When a string is generated at compile time (and assigned to an enum), it should be equivalent to a string literal in all cases.
This works today:
enum x = "hello";
const char *p = x;
enum x2 = "hello" ~ " there";
p = x2;
static string foo()
{
return "hello" ~ " there";
}
enum x3 = foo();
p = x3;
This does not:
static string foo2()
{
import std.string : join;
return ["hello", "there"].join(" ");
}
enum x4 = foo2();
p = x4; // Error: cannot implicitly convert expression "hello there" of type string to const(char*)
It's unclear why foo2 cannot produce a convertible string, whereas all the other cases can.
Comment #1 by razvan.nitu1305 — 2020-09-17T07:55:04Z
(In reply to Steven Schveighoffer from comment #0)

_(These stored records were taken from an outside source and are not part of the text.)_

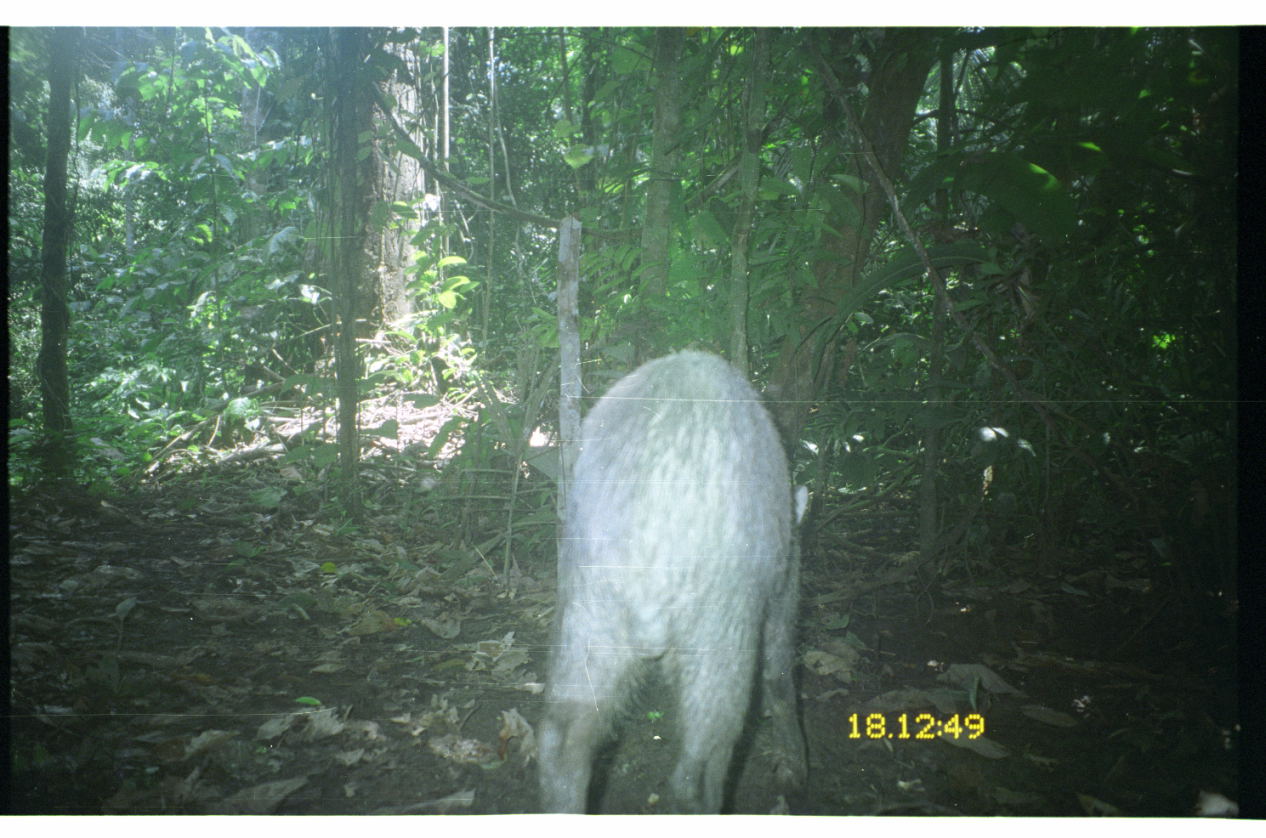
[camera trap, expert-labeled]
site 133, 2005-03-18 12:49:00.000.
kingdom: Animalia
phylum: Chordata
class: Mammalia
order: Artiodactyla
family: Tayassuidae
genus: Tayassu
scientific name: Tayassu pecari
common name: white-lipped peccary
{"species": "Tayassu pecari (white-lipped peccary)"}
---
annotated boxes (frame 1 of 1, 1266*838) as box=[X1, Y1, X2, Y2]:
tayassu pecari: box=[533, 345, 807, 815]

> When a string is generated at compile time (and assigned to an enum), it
> should be equivalent to a string literal in all cases.
>
> This works today:
>
> enum x = "hello";
> const char *p = x;
> enum x2 = "hello" ~ " there";
> p = x2;
> static string foo()
> {
> return "hello" ~ " there";
> }
>
> enum x3 = foo();
> p = x3;
>
> This does not:
>
> static string foo2()
> {
> import std.string : join;
> return ["hello", "there"].join(" ");
> }
>
> enum x4 = foo2();
> p = x4; // Error: cannot implicitly convert expression "hello there" of type
> string to const(char*)
>
> It's unclear why foo2 cannot produce a convertible string, whereas all the
> other cases can.
Are you sure this is the correct code? I just tried running the following example:
enum x = "hello";
const char *p = x;
enum x2 = "hello" ~ " there";
static string foo()
{
return "hello" ~ " there";
}
enum x3 = foo();
static string foo2()
{
import std.string : join;
return ["hello", "there"].join(" ");
}
enum x4 = foo2();
void goo()
{
p = x2;
p = x3;
p = x4;
}
And I get errors to all three assignments of p.
Comment #2 by schveiguy — 2020-09-17T19:50:14Z
oof! Yeah, it's not valid, but the bug is still valid. Change p declaration to:
const(char)* p = x;
and you now see the single error for the assignment to x4.
Comment #3 by razvan.nitu1305 — 2020-09-18T02:41:23Z
(In reply to Steven Schveighoffer from comment #2)
> oof! Yeah, it's not valid, but the bug is still valid. Change p declaration
> to:
>
> const(char)* p = x;
>
> and you now see the single error for the assignment to x4.
Yeah, it's definitely a bug. And a weird one also.